Among them are several announcements that the Government is going to investigate at least some of the instances of corruption in the recent past. These range from the reported rackets in the petroleum sector; pharmaceutical purchases; and the issue of building permits by the Urban Development Authority on the one hand, to the appointment of a Reconciliation Commission to go into communal integration as well as the relaxation of Emergency Regulations and the pardoning of a journalist whose punishment far exceeded his purported crime.

This is a good beginning to a new innings by the Government; except that the scope of the investigations into the past misdeeds of ministers and bureaucrats must be widened rather than be selective - and the relaxation of the Emergency Regulations should be extended, at least in due course.

It was the Petroleum Minister who said that the transactions during his predecessor's period must be examined. The notorious hedge fund fiasco opened many eyes only when the Supreme Court went into its sordid details. The Court's recommendations that the then Minister be replaced was eventually heeded by the President but the whole episode showed how some were able to get away with squandering the people's money. They firmly believed they had the President's backing and that whatever they did, they were insured from reprimand.

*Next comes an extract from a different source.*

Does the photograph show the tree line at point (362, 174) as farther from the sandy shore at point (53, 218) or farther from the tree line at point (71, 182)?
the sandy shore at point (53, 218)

Then came the damning statement by the Treasury Secretary to the effect that those at the helm of the State Pharmaceuticals Corporation had created artificial shortages of drugs and then made emergency purchases pocketing 30 percent in commissions and kick-backs in the process.

These are very serious allegations. For many years now, it has been an open secret in health circles that those at the helm were corrupt to the core. The poorest of the poor were not spared as they raked in kickbacks by recommending questionable dealers and inferior drugs.

Before the week was out we also had the news that the CID had been detailed to investigate the issue of building permits by the Urban Development Authority.

This is well and good; but the common practice here has been that precious little results from these investigations. Often they make headlines for a day only to be forgotten thereafter.

There have been heaps of investigations before. The reports of the two Parliamentary oversight committees, the Committee on Public Enterprises (COPE) and the Public Accounts Committee are replete with investigations into a host of public institutions funded by the people's money. They give detailed accounts of massive waste, mismanagement and corruption in the public sector. All these reports are gathering dust on the shelves of the Treasury Secretary's Office. Why has he singled out the State Pharmaceuticals Corporation?

Even before the COPE and Public Accounts Committee of the last Parliament came up with their findings, the State's then Auditor General made known the pathetic details of waste, mismanagement and corruption in several Government departments, but to no avail. There was a deafening silence from the Treasury which has now suddenly woken up. Nothing of the sort of comment the Treasury Secretary made this week on the State Pharmaceuticals Corporation was heard from him then.

While the Bribery and Corruption Commission was of little use to man or beast, at least it was a place where complaints could be made in the hope that they would be investigated and the guilty brought to book. Today, even this dead-duck Commission has been laid to rest and we reported only last week that as many as 500 complaints were made to it just last month - since its effective closure.

So, is the country to expect only sporadic remarks from some senior minister or official that a particular area is under investigation? There were plenty of misdeeds during the previous term of this very Government and they need to be investigated. We were once told that writing about questionable arms purchases was not in the national interest, only to have to bear witness to a string of allegations made now about the questionable conduct of the very Army Commander at the time in at least some of these purchases.

Credit must go to the Supreme Court for taking a pro-active role when the Government stood and stared doing nothing, whatever may have been the legal niceties, in probing several corrupt deals of the past. The Supreme Court even found an ex-President guilty of abuse of the public trust and fined her. But if the scourge of corruption in the public service is to be checked, piecemeal investigations are not good enough. These investigations must bear fruit and those culpable punished, however highly placed they may be, if they are to be a deterrent.

Insofar as the relaxation of the Emergency Regulations are concerned, any relaxation would be welcomed by the citizenry whether it is aimed at making life easier for the people, promoting good governance, human rights and individual liberties or fresh efforts at winning GSP+ duty free concessions from the European Union.

Following the victory over the LTTE, people were impatient to return to their old way of life. The Security Establishment surely had to ensure the remnants of the LTTE did not raise their ugly head once again, but a prolonged period of Emergency Regulations can give the unfortunate impression that the country is a 'Police State'. There is an onus on the Government not only to be democratic, but also appear to be democratic.

The GSP+ issue, it is clear, was bungled from the beginning. The need to take a fresh look at the country's foreign policy towards Europe and the West would obviously be the subject of a separate essay, but the need for now is to revert to a full-fledged democracy free of corruption, slowly but surely, in the greater national interests.